There was no way I could live in the house going forward and therefore the options for accommodation were outlined to me. The loss adjuster was happy for me to stay in the hotel which I had booked into a few days previously (the Premier Inn) as this was actually cheaper than the cost of renting a flat or house on a short-term basis. I figured that I could happily live in a hotel for a couple of months so agreed to extend my booking. Now, it is possible for the loss adjuster to arrange for their agents to deal with the hotel booking but this is considerably more expensive. The upside is that you don’t have to pay for the booking and then claim the money back. The downside is that it will inflate your claim by quite a bit (my average room cost was about £60 a night but if the agent booked it, the same room in the same hotel went up to £90 a night). Personally I couldn’t see the point of throwing the insurance company’s money away by paying someone 50% commission for doing next to nothing. The loss adjuster agreed that if I paid for the hotel room, he would get the insurance company to reimburse me by bank transfer immediately so this is what I agreed to.

I should add, at this point, that with the benefit of hindsight, agreeing to stay in a hotel was a mistake. Most insurance policies will cover the rental of a suitable property for the period of repair if the house/flat is so badly damaged that it can’t be lived in. I agreed to stay in the hotel because I thought it might be fun for a while and I also thought it would save some money for the insurance company. Living in a hotel is fun for about a week and then it becomes very unfun! It is also expensive and bad for the waistline because you can’t cook so end up eating in the hotel restaurant every day. My insurance company did pay me a £10 a day ‘subsistence’ payment (designed to cover the difference in cost of eating at home to eating out) but this wasn’t enough to pay for a three course meal and beer each night (which, of course, you have to have if you are living in a hotel because it is basically the same as being on holiday!) I should’ve opted to go straight into rented accommodation because this would have been better for my weight and, more importantly, would have enabled me to get settled, rather than living out of a rucksack. If you ever find yourself in this position, get into a rented house asap!

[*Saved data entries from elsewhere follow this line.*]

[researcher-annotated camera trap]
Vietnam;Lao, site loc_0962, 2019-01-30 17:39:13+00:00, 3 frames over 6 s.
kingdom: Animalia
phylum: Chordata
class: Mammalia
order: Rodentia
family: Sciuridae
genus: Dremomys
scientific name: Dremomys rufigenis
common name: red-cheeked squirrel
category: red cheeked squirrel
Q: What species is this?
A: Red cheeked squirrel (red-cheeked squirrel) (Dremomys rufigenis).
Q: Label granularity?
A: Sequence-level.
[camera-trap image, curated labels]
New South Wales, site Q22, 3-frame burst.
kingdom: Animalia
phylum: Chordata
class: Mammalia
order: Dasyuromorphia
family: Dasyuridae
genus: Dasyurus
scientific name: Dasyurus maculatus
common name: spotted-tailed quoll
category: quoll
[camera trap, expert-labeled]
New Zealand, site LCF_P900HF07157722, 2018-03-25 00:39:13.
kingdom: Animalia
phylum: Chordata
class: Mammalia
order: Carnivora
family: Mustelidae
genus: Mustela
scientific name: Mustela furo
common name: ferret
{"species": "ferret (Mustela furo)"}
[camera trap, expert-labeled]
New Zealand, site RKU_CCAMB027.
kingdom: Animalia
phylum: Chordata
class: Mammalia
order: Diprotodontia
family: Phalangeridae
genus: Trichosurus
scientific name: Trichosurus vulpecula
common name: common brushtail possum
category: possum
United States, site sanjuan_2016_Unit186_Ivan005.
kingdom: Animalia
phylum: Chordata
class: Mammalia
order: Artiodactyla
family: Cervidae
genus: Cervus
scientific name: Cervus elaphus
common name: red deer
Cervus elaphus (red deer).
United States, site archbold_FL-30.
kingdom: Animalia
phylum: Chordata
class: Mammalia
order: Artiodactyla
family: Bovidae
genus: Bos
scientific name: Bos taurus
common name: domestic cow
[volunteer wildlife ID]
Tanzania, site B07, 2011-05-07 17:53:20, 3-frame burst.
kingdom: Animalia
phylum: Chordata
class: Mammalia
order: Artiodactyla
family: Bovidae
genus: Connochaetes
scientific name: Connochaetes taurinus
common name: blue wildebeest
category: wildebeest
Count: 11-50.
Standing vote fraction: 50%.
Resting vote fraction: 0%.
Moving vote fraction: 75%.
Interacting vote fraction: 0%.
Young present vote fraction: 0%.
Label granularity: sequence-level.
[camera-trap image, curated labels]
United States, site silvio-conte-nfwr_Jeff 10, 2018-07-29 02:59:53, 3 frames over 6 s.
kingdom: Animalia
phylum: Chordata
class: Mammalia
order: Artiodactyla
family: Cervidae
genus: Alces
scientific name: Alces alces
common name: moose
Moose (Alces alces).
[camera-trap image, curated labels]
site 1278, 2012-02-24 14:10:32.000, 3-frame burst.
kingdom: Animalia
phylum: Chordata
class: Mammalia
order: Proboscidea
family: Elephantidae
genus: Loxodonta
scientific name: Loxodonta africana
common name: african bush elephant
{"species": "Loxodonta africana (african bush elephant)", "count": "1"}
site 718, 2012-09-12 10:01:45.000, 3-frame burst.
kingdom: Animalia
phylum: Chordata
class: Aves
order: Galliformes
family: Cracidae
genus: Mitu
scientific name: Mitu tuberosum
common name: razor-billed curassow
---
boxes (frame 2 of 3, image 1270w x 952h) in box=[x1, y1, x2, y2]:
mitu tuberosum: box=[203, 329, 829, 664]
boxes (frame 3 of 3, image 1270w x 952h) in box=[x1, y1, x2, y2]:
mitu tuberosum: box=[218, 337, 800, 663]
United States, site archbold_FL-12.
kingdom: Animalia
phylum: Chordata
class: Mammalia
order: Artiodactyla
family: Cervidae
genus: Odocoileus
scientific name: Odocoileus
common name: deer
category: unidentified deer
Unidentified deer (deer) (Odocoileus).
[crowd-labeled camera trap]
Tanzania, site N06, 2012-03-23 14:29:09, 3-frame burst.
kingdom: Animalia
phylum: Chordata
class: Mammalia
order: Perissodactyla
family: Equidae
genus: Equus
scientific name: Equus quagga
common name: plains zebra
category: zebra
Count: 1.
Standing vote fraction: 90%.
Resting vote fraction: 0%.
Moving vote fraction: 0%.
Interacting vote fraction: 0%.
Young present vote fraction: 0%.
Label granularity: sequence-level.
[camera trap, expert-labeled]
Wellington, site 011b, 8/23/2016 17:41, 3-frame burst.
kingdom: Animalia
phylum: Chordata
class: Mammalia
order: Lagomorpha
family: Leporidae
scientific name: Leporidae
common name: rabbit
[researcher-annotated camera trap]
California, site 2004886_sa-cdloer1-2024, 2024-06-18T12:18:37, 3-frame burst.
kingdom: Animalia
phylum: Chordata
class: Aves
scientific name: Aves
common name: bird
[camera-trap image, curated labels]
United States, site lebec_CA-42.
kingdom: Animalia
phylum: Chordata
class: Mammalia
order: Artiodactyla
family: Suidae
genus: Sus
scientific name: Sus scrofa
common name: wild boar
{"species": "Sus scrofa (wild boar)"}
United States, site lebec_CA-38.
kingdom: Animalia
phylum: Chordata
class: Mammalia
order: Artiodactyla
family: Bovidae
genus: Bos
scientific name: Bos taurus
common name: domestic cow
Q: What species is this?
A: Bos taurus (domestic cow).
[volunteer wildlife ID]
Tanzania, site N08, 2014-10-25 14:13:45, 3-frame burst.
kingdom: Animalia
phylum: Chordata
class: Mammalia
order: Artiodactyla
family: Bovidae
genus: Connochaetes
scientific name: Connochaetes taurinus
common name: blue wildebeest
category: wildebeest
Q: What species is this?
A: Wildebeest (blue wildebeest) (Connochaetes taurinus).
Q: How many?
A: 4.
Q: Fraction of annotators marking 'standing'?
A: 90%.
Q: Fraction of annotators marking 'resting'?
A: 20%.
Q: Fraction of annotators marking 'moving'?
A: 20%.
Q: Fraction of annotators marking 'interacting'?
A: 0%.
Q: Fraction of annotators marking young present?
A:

So after a visit of a couple of hours, the loss adjuster left having agreed that this should be a straightforward claim albeit one which was going to take a few months to sort out. I felt much more at ease after the meeting and also had a better understanding of what was going to happen next. In summary, a payment would be made to me for expenses and initial costs (hotel, storage costs, skip hire and some of the contents) and I should expect a call from the drying company and the furniture restorers. I also agreed to get the heating and electrics back up and running as having the heating going would be an important part of the drying process. The loss adjuster would have arranged this if I had wanted but I know a good heating engineer/electrician so it was just as easy for me to sort it out and claim the cost back. As an aside, the process for getting costs such as this reimbursed was extremely easy – I just emailed a copy of the invoices to the loss adjuster and he arranged for the payments to be made.

Having now had a good look at what needs to be done to put the house back together, I can honestly see the total cost being in excess of £50,000 and this doesn’t include my contents and accommodation costs. A substantial sum of money. There is probably several thousand pounds worth of work just in stripping the house out, which is now my new job for the next week or so…

Escape of water part 1 – Burst pipe, house trashed!

This is the first in a series of articles which document the procedure/process following a burst water pipe and the subsequent insurance claim. I decided to write the articles following such an event in my house and being unable to find much in the way of useful information online. Hopefully, in time, the search engines will pick these articles up and if you are unfortunate enough to suffer a similar event, my experience might give you some idea of what to expect.

Well my New Year celebrations were brought to an unexpected end last week when I took a phone call from a neighbour who advised me that there was water pouring out of the edge of the roof of my house. 

Like many people, I had taken a break over the New Year and had been away for a few days. Knowing that cold weather was forecast, I had taken the precaution of leaving the heating on low. The pipes in the loft were all lagged and, as I have done for over twenty years, I happily trotted off on holiday without even considering turning the water off at the mains, I mean, who does that? Unfortunately, my precautions were not sufficient and during one particularly cold night (when the temperature dropped to -5) a pipe (which it turned out, had no lagging on it)  in the loft froze and then burst. 

My neighbour was able to turn the water supply off at the stop-cock in the road and I promptly booked a flight home the next day so that I could inspect the damage. I was expecting a complete mess and a huge repair bill. Annoyingly I had painted the entire property just before Christmas. Flying home, my main worry was what would happen if the insurance company failed to pay out. I have zero experience of claiming on a household insurance policy, despite having held such a policy for over 23 years. I have avoided making claims for minor incidents such as spilling wine on the carpet and have always taken the view that I would only use my insurance for something serious. Hopefully this would go in my favour but we all know what insurance companies are like don’t we? After all, we’ve all read the horror stories in the papers about them trying to wriggle out of each and every claim and haggling over every penny.

I was right to expect a mess and on entering the house it was immediately clear that 75% of the property was completely trashed. It is going to be a big job to put everything back together and it will take several months. Of course, it wasn’t just the property itself which was damaged but all of my furniture and possessions too – pretty much everything was ready for the skip. I made a call to my insurance company and they were extremely helpful and put my mind at ease to an extent. They agreed to pay for me to go to a hotel for the weekend and arranged for a loss adjuster to visit in a couple of days time. I was told to leave the house exactly as it was – don’t clear up, don’t throw anything away, don’t touch a thing. This was a little frustrating to me as I figured that the quicker I got the wet stuff out, the faster the property would dry but the loss adjuster wants to see everything ‘in situ’ to make sure there is no funny business going on, which is fair enough.

After speaking to the insurance company, I carried out a few Google searches to try and find out what I could expect from the loss adjuster and how things would progress going forward. The information I found was not exactly comprehensive and much of it was written by people who hadn’t actually gone through the claim process, rather they were just giving an opinion on what should happen. Therefore, I decided to document the process myself in the hope that anyone who is unfortunate enough to suffer a similar incident might find the information of use. I’ll number each of these updates so that if you have found this page via a search engine, you can easily work out where to start if you want to read from the beginning (actually that doesn’t really make sense because this article is actually the beginning but you know what I mean). I’ve included the keywords ‘escape of water’ in the headings as this is what insurance companies refer to this type of claim as.